104 generali bir araya getiren iç ve dış güçler başta ABD olmak üzere mavi vatan karşıtları olabilir kaygısı milletin hafızasına yerleşti.
Türkiye, mavi vatan sınırlarının çizmeye, milli kaynaklarımıza sahip çıkmaya çalışıyorken,
Denizcilikte tarihinin en milli dönemini yaşıyorken,
Deniz Kuvvetleri’ndeki Fetullahçı terör örgütünün oluşturduğu tahribatları onarmaya gayret ederken, 
Bir yandan içerdeki kriptolarla mücadele ederken, 
Bir yandan da donanmanın ihtiyaçlarını yerli ve milli olarak üretmenin gayreti içindeyken, 
Bildiri yayımlamak size ve ülkeye ne fayda sağlar, kimin hesabına yaparsınız!
Türk Silahlı Kuvvetleri; Kara, Hava, Deniz her alanda büyük güç kazanıp başarılara imza attı. 
TSK, Libya’da Azerbaycan’da Suriye’de ve Irak’ta emperyalistler adına vekâlet savaşı veren terör örgütlerine karşı amansız mücadele verdi. 

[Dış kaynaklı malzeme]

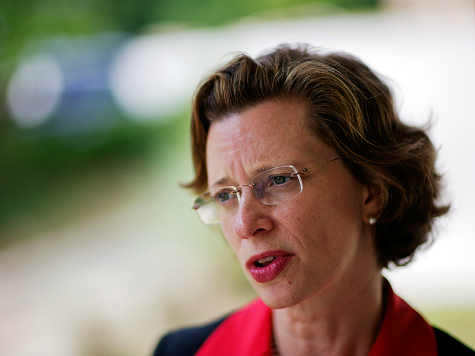 Michelle Nunn Fails to Denounce Race-Baiting Ferguson Mailers in Georgia Senate Race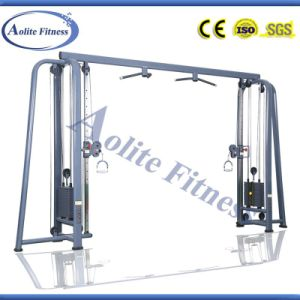 Pin Loaded Strength Gym Equipment / Cable Crossover Machine pictures & photos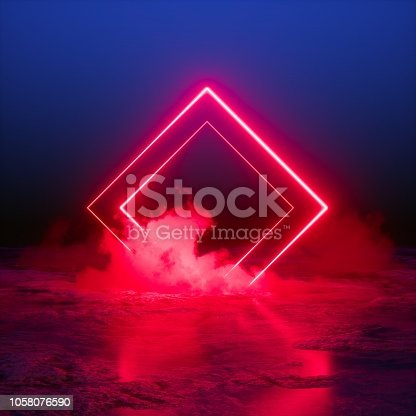 istock 3d render, abstract background, square portal, red neon lights, virtual reality, glowing lines, pink blue, ultraviolet spectrum, laser show, smoke, fog, terrain, ground 1058076590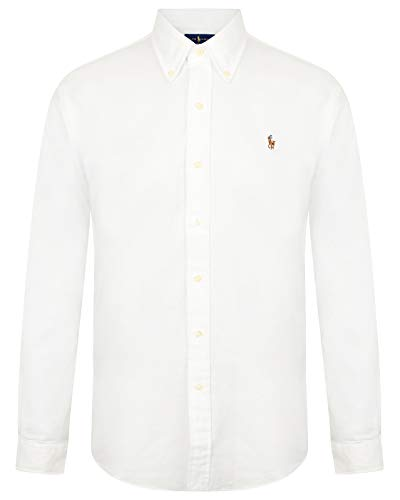 Ralph Lauren Polo Heren Slim Fit Stretch Oxford Shirt lange mouw Wit/Blauw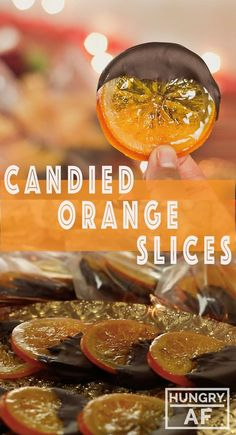 Orange Slices These Candied Orange Slices couldn't be easier. Bag them up, they make the sweetest gifts!These Candied Orange Slices couldn't be easier. Bag them up, they make the sweetest gifts! Orange Recipes, Fruit Recipes, Sweet Recipes, Dessert Recipes, Cooking Recipes, Hard Candy Recipes, Cooking Tips, Candied Orange Slices, Candied Fruit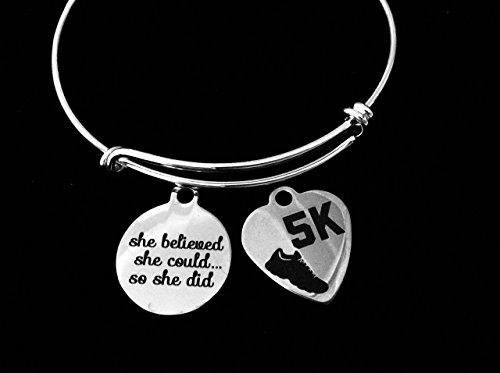 10k Race Charm - She Believed She Could so She Did 5K or 10K Expandable Charm Bracelet Adjustable Wire Bangle Gift Runner Race Personalized and Customization Options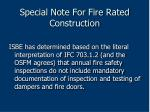 special note for fire rated construction87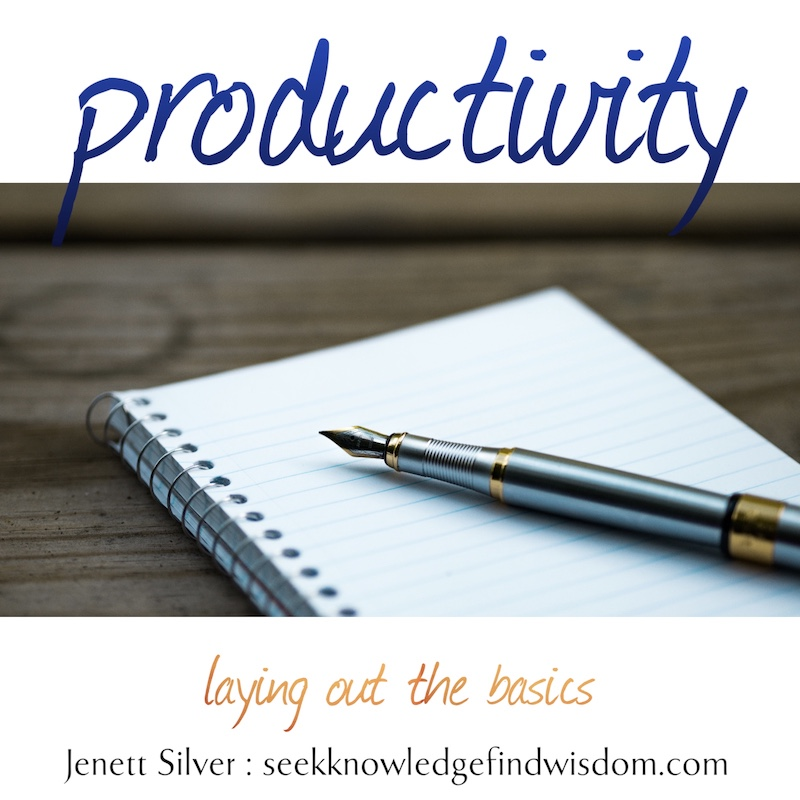 "Photo of fountain pen on a lined spiral bound notebook with a blank page. Text reads: ""Productivity: laying out the basics"""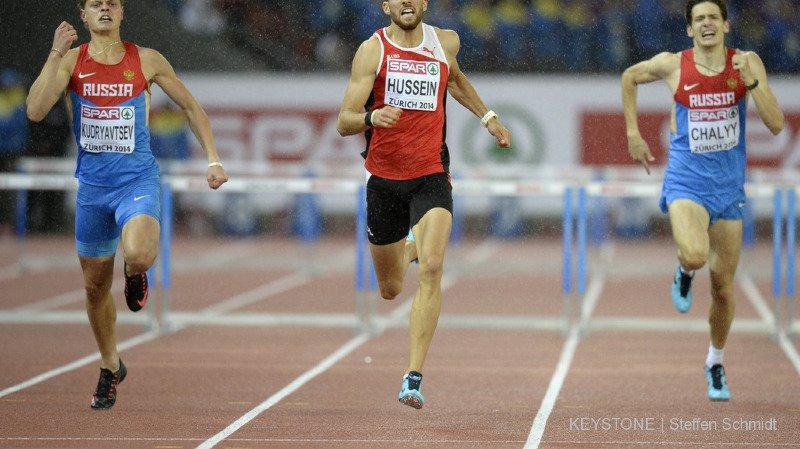 Athlétisme: blessé, Kariem Hussein, champion d'Europe en 2014, doit mettre un terme à sa saison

Ülkesinin bekası için şerefiyle mücadele vermeye devam ederken,
Amiraller, Türkiye’yi yeniden ABD himayesine vermek, 
Yeniden AB denetimine hapsetmek, 
Dünya yeniden kurulurken Türkiye’yi bütün oyunların dışında tutmak, 
Yeryüzünün güç ve kaynakları yeniden paylaşılırken,
Bizi bir kez daha içeride ve dışarıda hapsetmek için harekete geçtikleri bu zamansız ve yersiz bildiriden anlaşılıyor. 

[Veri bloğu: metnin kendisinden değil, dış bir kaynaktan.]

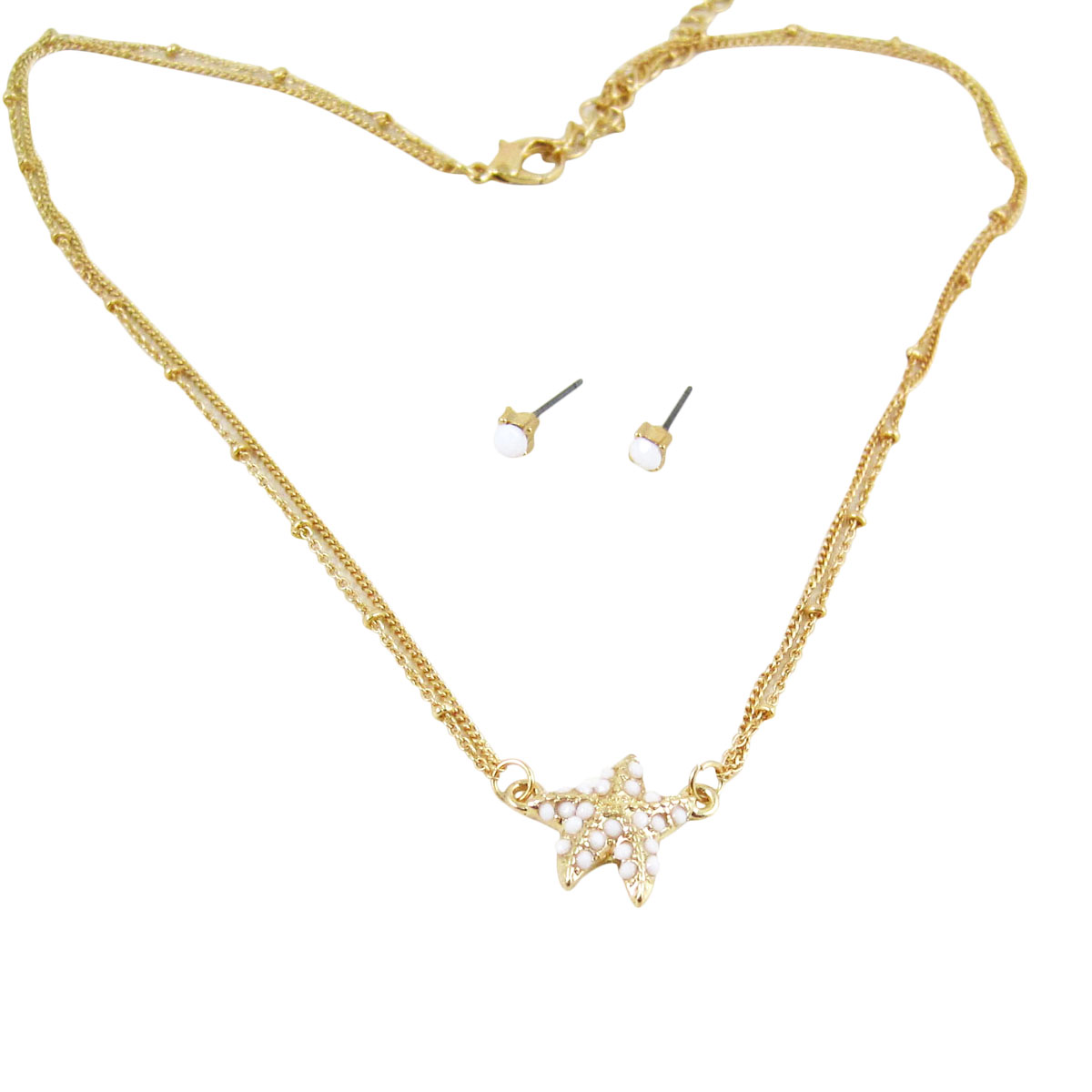 Starfish Double Chain Necklace Earrings Set Pearl White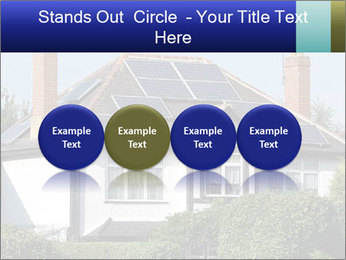 House With Solar Panel PowerPoint Template - Slide 76
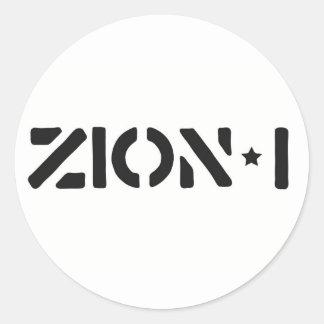 Zion-i Simple Round Sticker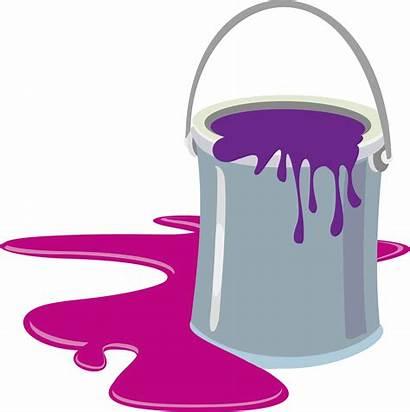 Bucket Paint Cartoon Clip Clipart Milk Transparent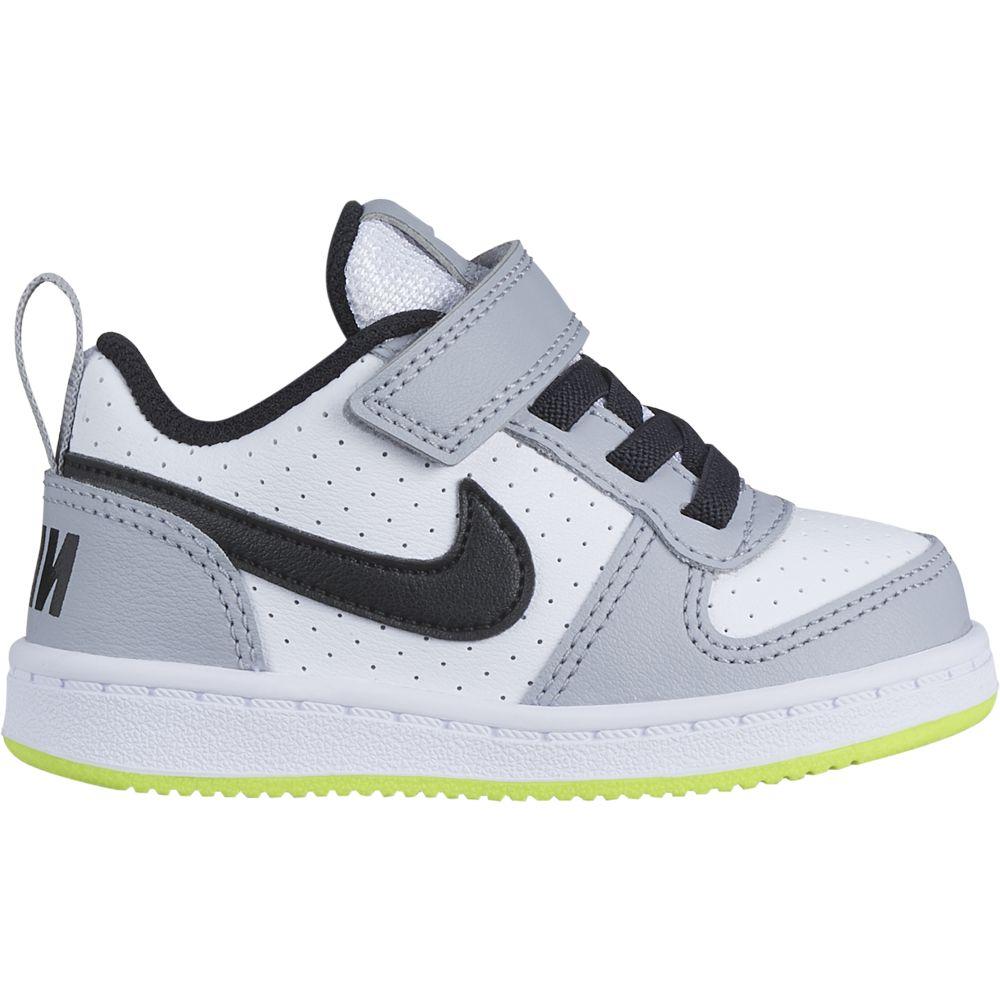 Adidas VL Court Sneaker Kinder Klettverschluss 30 weiß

Generaller vesayet altında kalın, 
Asla kendi başınıza hareket etmeyin, 
Kendi iradenizle bir iş yapmayın, 
ABD ve Avrupa başkentlerinden gelecek talimatlara aynen uyun istiyor!

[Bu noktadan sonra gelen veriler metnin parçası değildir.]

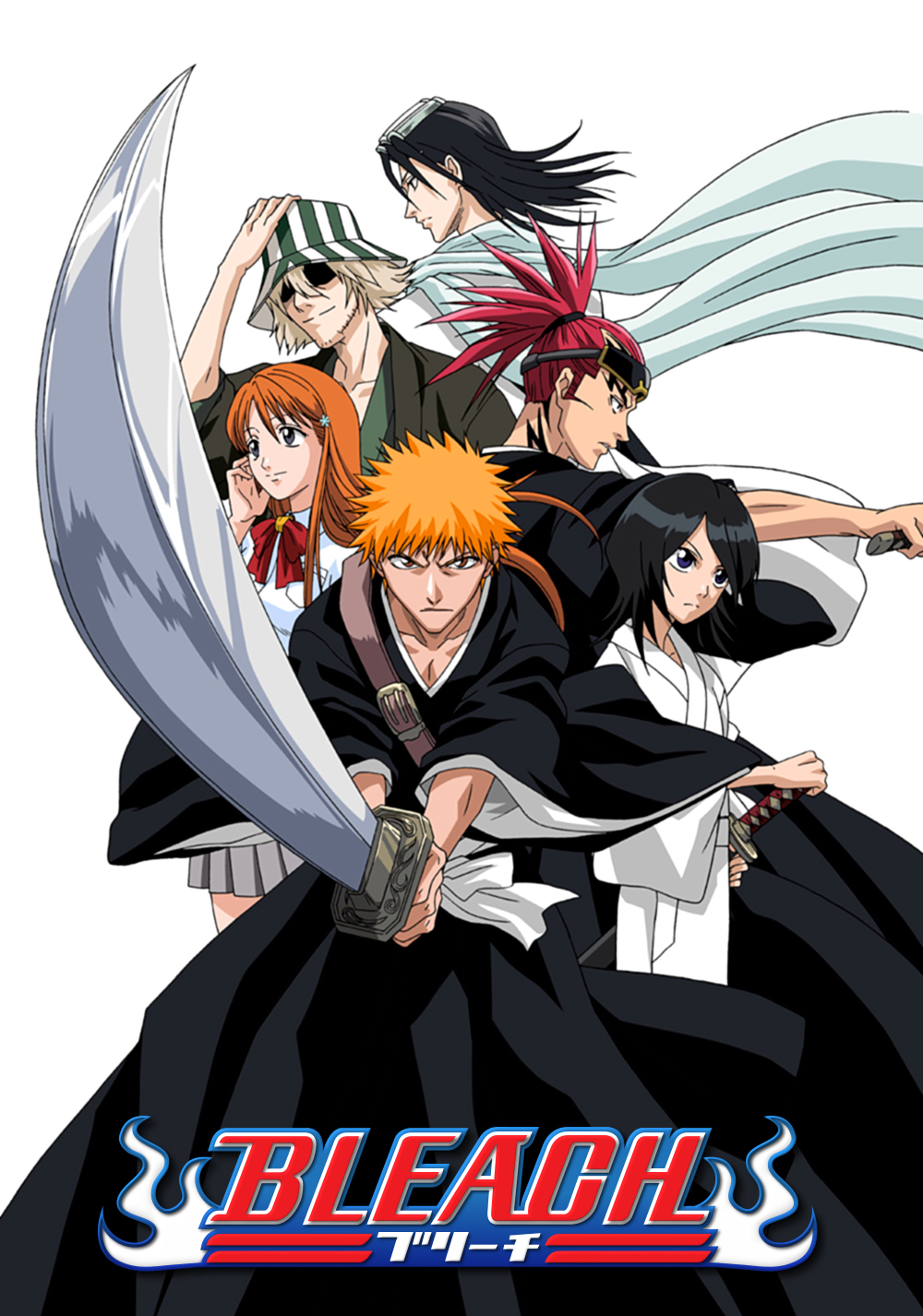 Bleach TV Show Poster - ID: 186584 - Image Abyss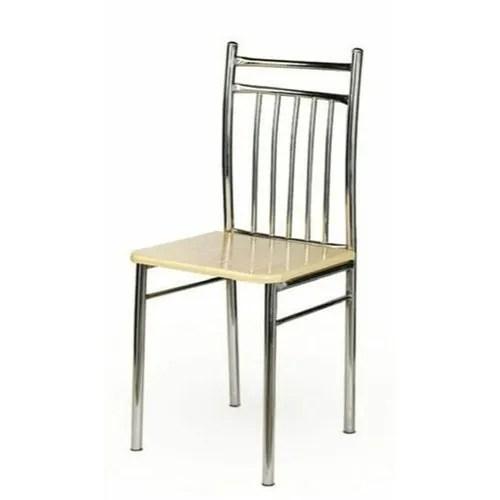 بحيرة تاوبو مكتئبون نفذ Ss Dining Chairs Cecilymorrison Com
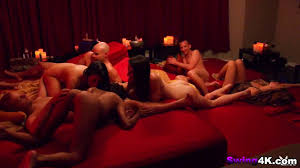 Swinger party orgy licking pussy fucking reality HD Porn Videos.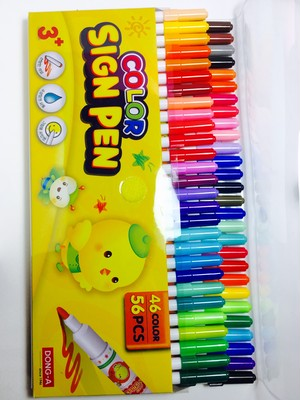 Dong-a COLOR SIGN PEN 56PCS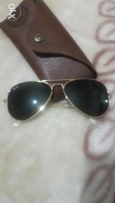 Ray ban Aviator black and gold medium
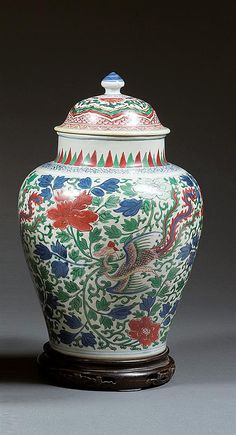 A wucai jar and cover, China, China, Transition periodH.14 3/4 in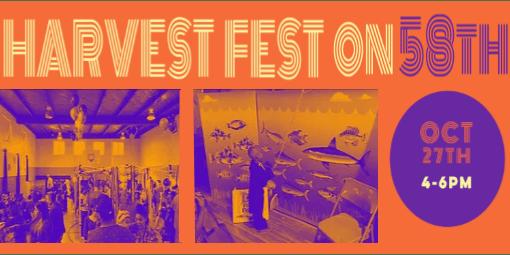 Harvest Fest on 58th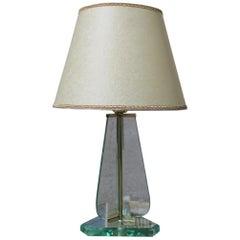 Cristal Arte Table Lamp Italian Midcentury Design Brass Part Parchment Dome 1950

Bildiri metodu darbecilerin işidir. 
Darbe dönemlerini hatırlatmaktadır. 
Amiraller siyasete girebilir, düşünce kuruluşlarına raporlar hazırlayabilir, bu suretle görüşlerini kamuoyuna aktarabilirler. 
Kendilerini örnek aldıklarını bildiğimiz batıda hiçbir yüksek rütbeli böyle davranmaz. 
Sorun kendilerini herkesin üstünde gören vesayetçi zihniyettedir.
‘Demokrasiyi daha ileriye götürelim, Atatürk’ün önümüze koyduğu hedeflere ülkemi taşıyalım’ yerine, 
Dış güçlerin himayesinde karanlık vesayetçi zihniyetin özlemi içinde olunması ülkemiz için, demokrasimiz için üzücüdür.
Sıkıntılı bir dönemde bu bildiriyi yayımlayarak, güvensizlik yaratır, darbe tartışmaları içine sokarsanız hangi ülke gelip sizin ülkenizde yatırım yapabilir. 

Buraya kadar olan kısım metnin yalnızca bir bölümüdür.